ベースライン調査に参加した223名中,170名(76.2%)が非筋量サルコペニアに該当し,そのうち82名が1年後と2年後の追跡調査に連続参加した。1年後に新たに筋量サルコペニアを発生したものは7名(8.5%),2年後では16名(19.5%)であった。BMI(Odds:0.464,95%CI:0.293-0.734,p=0.001)と体脂肪率(Odds:0.874,95%CI:0.777-0.983,p=0.024)が筋量サルコペニア発生における危険因子として抽出された。

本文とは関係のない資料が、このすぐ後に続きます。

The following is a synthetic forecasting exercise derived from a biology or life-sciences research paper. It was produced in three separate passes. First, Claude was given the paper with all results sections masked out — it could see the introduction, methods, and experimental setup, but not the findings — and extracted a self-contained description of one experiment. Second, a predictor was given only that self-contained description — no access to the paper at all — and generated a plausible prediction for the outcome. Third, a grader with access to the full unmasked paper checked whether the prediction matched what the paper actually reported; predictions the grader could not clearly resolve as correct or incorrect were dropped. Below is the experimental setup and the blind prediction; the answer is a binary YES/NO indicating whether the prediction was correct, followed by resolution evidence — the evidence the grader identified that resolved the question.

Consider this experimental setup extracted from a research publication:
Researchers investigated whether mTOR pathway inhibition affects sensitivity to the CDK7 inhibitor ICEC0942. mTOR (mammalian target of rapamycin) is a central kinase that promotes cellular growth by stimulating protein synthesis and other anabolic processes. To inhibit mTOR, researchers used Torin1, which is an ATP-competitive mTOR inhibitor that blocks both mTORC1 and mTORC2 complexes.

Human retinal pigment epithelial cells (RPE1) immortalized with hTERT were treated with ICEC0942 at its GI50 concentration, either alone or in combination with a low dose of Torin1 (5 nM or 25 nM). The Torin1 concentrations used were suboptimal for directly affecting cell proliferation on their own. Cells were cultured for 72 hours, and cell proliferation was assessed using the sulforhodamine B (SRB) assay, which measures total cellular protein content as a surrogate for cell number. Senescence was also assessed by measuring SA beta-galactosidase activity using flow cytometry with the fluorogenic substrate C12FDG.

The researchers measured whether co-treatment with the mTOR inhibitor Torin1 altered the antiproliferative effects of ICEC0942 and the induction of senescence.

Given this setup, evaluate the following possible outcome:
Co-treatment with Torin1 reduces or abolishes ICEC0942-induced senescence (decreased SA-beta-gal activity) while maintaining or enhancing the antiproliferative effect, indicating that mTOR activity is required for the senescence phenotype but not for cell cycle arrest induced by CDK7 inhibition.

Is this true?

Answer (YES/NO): NO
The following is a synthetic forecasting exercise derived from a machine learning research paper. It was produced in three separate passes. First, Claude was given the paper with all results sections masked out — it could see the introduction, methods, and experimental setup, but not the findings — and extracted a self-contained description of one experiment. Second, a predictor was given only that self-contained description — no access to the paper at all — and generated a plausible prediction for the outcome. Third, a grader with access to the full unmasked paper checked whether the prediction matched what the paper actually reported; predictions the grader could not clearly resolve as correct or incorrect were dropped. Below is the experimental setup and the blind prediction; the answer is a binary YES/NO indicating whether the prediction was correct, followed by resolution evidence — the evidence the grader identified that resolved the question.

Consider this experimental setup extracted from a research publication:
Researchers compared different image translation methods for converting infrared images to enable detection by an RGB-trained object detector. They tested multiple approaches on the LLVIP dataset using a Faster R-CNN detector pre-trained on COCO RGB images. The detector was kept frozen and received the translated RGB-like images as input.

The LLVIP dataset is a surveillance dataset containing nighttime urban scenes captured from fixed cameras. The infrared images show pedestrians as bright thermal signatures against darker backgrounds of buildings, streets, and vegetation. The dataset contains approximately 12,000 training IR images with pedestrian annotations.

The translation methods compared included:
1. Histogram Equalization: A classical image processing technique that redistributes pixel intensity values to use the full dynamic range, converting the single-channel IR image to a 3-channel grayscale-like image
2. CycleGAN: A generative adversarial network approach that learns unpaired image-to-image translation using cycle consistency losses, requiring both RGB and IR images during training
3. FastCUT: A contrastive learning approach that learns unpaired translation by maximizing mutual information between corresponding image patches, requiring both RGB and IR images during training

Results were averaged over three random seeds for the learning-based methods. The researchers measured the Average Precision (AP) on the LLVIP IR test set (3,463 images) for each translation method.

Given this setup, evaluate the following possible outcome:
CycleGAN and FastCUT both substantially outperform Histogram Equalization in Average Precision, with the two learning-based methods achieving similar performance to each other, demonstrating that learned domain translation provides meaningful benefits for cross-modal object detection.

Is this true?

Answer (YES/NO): NO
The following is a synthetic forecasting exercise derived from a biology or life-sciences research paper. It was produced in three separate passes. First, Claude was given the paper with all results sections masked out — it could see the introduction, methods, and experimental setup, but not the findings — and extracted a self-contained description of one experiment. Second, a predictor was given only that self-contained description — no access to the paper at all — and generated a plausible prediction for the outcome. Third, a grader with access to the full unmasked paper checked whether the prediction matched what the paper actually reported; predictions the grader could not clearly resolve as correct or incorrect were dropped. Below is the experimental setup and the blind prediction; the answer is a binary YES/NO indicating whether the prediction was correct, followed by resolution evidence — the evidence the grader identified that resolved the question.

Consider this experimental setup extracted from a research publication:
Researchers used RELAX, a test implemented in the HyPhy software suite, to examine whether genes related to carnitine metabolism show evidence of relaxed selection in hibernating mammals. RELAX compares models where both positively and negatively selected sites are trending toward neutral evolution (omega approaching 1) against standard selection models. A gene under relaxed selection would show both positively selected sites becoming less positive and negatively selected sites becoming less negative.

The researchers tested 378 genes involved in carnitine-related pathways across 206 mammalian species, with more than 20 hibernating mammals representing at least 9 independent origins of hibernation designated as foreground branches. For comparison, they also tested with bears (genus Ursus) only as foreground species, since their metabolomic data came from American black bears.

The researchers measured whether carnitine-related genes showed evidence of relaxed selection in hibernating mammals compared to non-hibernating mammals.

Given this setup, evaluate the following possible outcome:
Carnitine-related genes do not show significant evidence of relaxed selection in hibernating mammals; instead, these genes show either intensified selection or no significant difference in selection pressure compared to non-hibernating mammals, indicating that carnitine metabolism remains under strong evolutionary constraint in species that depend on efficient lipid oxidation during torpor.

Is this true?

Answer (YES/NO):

また,2年後の筋量サルコペニア発生の有無における,ベースライン調査時のBMIのカットオフ値を21.95とした場合,感度71.2%,特異度75.0%,曲線下面積0.746であった。

[結論]

地域在住高齢者を対象としたコホート調査では,筋量サルコペニアの発生頻度は年単位で約10%であった。その危険因子としてBMIと体脂肪率が抽出され,標準的な体格指数であっても筋量サルコペニアの状態に陥る危険性があり,BMIや体脂肪率が高めのものほどその危険が低くなる可能性が示唆された。